18.16	Does "`Fred const* p`" mean that `*p` can't change?
18.17	Errors trying to convert `Foo` → `Foo const`?

[18.12] What's the deal with "const-overloading"?

It's when you have an inspector method and a mutator method with the same name and the same number and type of parameters — the methods differ only in that one is const and the other is non-const.

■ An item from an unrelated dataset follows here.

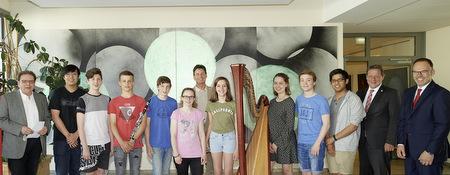 Sparkassenstiftung unterstützt begabte Musik-Gymnasiasten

The subscript operator is a common use of const-overloading. You should generally try to use one of the standard container templates, such as std::vector, but if you need to create your own class that has a subscript operator, here's the rule of thumb: subscript operators often come in pairs.

class Fred { ... };

class MyFredList {
public:
  Fred const& operator[] (unsigned index) const;  ← subscript operators often come in pairs
  Fred&       operator[] (unsigned index);        ← subscript operators often come in pairs
  ...
};

When you apply the subscript operator to a MyFredList object that is non-const, the compiler will call the non-const subscript operator. Since that returns a normal Fred&, you can both inspect and mutate the corresponding Fred object. For example, suppose class Fred has an inspector called Fred::inspect() const and a mutator Fred::mutate():

void f(MyFredList& a)  ← the MyFredList is non-const
{
  // Okay to call methods that DON'T change the Fred at a[3]:
  Fred x = a[3];
  a[3].inspect();

  // Okay to call methods that DO change the Fred at a[3]:
  Fred y;
  a[3] = y;
  a[3].mutate();
}

However when you apply the subscript operator to a const MyFredList object, the compiler will call the const subscript operator. Since that returns a Fred const&, you can inspect the corresponding Fred object, but you can't mutate/change it:

void f(MyFredList const& a)  ← the MyFredList is const
{
  // Okay to call methods that DON'T change the Fred at a[3]:
  Fred x = a[3];
  a[3].inspect();

  // Error (fortunately!) if you try to change the Fred at a[3]:
  Fred y;
  a[3] = y;       ← Fortunately(!) the compiler catches this error at compile-time
  a[3].mutate();  ← Fortunately(!) the compiler catches this error at compile-time
}

Const overloading for subscript- and funcall-operators is illustrated in FAQ [13.10], [16.17], [16.18], [16.19], and [35.2].

You can, of course, also use const-overloading for things other than the subscript operator.